Pada tahun 2015, terjadi sebuah masalah kecil yang menimpa salah satu mahasiswa baru Universitas Gadjah Mada dengan inisial A. Mahasiswa ini merupakan salah satu anak NTT yang mendapatkan kesempatan untuk kuliah di Universitas Gadjah Mada melalui program Afirmasi Dikti 3T. Berasal dari daerah 3T, kemudian berhasil masuk ke salah satu universitas terbaik di Indonesia yakni Universitas Gadjah Mada merupakan salah satu kesempatan yang luar biasa pun juga disertai dengan berbagai tantangan akan kemajuan yang salah satunya adalah adaptasi dengan sistem pendidikan modern yang maju di pulau Jawa. Singkat cerita, mahasiswa A tersebut mengalami sebuah masalah yang berkaitan dengan proses registrasi ulang di Fakultas Teknik.
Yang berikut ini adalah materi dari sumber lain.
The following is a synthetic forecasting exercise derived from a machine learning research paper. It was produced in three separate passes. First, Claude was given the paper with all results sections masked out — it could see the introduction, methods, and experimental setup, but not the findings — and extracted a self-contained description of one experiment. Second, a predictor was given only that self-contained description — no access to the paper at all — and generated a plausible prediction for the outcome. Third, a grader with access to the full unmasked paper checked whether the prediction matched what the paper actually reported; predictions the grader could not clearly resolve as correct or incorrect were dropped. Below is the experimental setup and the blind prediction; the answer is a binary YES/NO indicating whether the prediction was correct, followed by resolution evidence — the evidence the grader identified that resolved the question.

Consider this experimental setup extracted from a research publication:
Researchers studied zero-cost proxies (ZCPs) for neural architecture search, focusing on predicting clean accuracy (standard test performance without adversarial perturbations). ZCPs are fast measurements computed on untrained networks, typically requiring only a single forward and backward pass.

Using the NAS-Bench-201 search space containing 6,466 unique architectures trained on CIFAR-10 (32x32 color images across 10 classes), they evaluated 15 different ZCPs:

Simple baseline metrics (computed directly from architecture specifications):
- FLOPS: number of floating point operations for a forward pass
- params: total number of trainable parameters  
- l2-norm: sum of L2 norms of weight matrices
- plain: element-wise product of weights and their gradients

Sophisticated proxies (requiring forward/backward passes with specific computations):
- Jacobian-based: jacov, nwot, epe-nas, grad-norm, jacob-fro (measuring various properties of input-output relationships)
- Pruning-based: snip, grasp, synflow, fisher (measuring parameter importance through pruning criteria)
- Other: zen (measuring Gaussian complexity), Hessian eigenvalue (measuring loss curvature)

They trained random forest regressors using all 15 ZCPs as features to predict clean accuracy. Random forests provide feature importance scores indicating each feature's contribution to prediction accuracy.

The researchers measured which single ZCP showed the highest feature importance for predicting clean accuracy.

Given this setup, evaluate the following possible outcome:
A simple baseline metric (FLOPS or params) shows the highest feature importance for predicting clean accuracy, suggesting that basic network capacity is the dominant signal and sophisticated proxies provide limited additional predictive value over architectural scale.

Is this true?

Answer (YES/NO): NO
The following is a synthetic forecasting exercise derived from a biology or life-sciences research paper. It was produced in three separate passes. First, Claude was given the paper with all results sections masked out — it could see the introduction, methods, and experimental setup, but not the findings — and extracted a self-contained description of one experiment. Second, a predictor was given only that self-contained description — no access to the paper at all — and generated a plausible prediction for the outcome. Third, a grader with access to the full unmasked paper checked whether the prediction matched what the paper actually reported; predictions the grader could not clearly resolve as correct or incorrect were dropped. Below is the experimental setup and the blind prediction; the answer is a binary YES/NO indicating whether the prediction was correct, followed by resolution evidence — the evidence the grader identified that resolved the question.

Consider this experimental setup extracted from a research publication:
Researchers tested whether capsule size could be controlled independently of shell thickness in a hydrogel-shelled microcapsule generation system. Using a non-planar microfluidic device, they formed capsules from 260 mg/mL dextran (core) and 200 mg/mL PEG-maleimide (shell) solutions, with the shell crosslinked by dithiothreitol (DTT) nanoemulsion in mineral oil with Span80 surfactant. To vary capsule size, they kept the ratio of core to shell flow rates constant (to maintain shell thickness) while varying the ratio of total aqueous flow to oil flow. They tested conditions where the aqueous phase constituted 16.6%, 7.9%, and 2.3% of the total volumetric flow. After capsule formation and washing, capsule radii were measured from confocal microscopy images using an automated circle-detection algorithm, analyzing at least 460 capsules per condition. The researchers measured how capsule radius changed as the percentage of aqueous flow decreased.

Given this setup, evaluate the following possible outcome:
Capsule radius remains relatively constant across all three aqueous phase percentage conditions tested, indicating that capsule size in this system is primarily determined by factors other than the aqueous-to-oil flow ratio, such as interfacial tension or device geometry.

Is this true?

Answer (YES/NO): NO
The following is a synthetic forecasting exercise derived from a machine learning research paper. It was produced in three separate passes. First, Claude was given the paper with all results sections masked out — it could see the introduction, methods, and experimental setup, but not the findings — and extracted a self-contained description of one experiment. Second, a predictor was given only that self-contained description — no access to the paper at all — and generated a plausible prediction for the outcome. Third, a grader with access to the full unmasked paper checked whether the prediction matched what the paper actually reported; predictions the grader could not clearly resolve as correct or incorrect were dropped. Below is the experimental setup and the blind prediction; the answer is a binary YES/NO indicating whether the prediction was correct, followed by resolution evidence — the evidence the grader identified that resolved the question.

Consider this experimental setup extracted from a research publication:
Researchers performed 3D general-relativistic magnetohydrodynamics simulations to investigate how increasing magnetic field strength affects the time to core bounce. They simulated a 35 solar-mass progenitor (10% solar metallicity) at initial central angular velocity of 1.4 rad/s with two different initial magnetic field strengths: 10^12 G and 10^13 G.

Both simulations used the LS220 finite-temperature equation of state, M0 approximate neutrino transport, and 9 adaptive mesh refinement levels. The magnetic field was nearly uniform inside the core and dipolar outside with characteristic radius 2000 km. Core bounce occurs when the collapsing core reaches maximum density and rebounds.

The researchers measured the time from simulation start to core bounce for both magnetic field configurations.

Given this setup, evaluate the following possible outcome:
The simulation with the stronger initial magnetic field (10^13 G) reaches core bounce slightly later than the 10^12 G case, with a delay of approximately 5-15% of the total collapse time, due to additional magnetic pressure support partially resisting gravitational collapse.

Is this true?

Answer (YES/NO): NO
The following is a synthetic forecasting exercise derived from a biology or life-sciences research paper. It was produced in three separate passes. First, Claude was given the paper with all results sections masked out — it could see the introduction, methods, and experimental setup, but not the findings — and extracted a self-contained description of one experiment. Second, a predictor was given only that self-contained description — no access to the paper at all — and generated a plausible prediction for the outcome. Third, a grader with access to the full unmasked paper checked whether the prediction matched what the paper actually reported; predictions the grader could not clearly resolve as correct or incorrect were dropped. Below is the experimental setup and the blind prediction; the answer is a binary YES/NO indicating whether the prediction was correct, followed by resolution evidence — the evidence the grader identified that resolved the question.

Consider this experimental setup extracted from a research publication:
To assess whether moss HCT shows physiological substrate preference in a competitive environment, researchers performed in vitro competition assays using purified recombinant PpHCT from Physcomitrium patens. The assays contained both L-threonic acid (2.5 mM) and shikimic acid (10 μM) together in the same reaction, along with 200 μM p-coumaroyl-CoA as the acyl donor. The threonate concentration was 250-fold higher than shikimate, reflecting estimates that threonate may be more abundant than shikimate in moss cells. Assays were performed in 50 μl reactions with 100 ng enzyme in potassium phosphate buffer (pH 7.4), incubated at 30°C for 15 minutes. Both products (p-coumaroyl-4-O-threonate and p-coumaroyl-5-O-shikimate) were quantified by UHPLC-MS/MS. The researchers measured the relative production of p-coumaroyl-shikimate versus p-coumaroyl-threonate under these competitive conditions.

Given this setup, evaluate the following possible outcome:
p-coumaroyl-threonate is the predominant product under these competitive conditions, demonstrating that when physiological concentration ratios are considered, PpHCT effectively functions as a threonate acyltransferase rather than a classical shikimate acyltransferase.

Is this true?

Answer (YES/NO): NO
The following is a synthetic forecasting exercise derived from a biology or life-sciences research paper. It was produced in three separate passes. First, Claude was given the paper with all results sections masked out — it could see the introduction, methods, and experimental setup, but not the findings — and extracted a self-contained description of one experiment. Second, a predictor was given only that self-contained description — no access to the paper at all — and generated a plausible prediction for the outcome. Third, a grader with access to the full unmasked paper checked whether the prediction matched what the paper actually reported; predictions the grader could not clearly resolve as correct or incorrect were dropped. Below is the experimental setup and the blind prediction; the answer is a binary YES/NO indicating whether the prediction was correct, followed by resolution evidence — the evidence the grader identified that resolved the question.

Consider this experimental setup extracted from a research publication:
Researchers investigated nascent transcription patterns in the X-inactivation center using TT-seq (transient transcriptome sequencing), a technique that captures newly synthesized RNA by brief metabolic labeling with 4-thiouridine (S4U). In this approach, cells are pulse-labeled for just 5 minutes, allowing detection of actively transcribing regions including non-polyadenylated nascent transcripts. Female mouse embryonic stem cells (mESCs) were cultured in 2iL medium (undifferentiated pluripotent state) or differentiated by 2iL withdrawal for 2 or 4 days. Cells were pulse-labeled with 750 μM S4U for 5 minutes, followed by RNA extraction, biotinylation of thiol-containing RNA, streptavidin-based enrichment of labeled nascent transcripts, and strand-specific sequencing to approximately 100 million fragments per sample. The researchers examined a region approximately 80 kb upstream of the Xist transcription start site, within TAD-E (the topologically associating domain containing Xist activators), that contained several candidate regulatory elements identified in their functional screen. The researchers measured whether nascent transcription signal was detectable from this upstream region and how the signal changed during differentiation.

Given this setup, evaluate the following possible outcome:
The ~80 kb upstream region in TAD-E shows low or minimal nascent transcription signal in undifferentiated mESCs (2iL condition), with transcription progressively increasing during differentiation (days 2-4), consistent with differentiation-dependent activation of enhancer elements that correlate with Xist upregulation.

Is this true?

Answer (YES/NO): YES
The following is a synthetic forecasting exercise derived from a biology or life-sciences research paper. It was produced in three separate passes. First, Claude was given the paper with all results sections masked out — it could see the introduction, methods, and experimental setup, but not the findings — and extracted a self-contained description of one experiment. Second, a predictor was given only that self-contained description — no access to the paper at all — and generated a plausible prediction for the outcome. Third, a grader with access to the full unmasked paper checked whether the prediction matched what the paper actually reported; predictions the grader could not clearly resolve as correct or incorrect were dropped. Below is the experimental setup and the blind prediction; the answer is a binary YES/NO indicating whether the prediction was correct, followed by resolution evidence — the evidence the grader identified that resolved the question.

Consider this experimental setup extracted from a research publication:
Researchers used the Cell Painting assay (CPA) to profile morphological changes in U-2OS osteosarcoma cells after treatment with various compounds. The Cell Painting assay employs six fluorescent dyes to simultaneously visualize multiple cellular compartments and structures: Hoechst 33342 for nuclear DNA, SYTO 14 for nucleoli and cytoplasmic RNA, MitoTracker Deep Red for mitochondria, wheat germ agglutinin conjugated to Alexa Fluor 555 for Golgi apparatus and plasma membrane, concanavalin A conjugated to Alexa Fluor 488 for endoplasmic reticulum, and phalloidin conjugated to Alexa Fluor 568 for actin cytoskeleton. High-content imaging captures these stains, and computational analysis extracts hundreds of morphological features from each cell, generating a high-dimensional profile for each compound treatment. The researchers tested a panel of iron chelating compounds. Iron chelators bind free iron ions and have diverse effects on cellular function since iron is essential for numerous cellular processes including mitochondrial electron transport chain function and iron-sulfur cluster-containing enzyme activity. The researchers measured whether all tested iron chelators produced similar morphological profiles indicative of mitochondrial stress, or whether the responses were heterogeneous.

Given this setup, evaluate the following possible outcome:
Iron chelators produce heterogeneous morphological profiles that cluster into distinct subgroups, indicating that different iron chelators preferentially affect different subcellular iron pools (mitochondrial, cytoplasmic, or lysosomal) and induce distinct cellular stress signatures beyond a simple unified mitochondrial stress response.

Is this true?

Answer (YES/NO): NO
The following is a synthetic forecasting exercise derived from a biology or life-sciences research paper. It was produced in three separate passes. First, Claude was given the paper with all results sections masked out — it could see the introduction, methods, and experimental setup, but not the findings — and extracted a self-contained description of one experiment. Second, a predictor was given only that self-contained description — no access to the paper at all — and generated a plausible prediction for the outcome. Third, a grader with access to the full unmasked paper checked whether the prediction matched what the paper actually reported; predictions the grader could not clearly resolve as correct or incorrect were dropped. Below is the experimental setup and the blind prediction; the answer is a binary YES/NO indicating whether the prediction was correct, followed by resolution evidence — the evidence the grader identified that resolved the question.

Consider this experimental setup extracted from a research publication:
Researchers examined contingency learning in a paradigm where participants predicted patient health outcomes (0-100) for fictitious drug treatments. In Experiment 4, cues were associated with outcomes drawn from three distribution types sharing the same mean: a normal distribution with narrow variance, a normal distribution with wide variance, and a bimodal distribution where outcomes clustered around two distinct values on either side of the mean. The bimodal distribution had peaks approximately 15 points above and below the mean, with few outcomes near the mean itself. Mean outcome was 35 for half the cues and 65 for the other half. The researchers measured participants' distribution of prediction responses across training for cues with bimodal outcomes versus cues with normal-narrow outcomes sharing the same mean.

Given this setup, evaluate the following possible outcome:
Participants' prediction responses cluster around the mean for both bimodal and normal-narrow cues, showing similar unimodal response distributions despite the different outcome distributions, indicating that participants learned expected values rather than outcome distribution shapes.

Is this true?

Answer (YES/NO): NO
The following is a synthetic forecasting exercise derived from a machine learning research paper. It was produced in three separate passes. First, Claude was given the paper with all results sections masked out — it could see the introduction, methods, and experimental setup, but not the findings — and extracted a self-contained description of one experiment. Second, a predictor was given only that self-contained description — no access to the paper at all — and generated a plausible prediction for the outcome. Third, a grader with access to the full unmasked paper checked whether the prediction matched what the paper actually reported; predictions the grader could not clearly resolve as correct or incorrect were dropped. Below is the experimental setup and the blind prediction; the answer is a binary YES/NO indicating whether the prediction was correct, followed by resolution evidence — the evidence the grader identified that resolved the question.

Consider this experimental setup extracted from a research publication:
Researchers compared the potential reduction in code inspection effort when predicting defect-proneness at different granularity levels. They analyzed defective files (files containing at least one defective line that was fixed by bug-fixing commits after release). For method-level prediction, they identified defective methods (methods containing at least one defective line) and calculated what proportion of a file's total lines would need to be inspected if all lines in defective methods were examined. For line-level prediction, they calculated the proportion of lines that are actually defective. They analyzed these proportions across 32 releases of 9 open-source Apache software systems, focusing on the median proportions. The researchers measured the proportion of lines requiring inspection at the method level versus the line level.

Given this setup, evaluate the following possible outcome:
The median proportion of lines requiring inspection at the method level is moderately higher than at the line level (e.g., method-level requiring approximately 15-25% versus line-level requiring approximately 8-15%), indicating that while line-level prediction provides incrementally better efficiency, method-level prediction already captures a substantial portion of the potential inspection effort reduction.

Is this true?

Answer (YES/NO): NO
Masalah ini kemudian menjadi salah satu masalah kecil yang tersebar dengan kilat melalui media sosial dengan redaksi dan berbagai tanggapan negatif tentang mahasiwa NTT yang “terlantar” di UGM. Akan tetapi setelah ditelusuri masalah ini murni merupakan” kesalahan” mahasiswa A yang belum cukup paham terkait sistem registrasi ulang di kampus UGM. Berita ini kemudian tersebar ke berbagai pelosok kampus hingga terdengar oleh mahasiswa NTT lainnya yang pernah mengalami nasip yang sama sebut saja namanya Nur Sa’adah Nubatonis_Geografi UGM 2014 (saya sendiri).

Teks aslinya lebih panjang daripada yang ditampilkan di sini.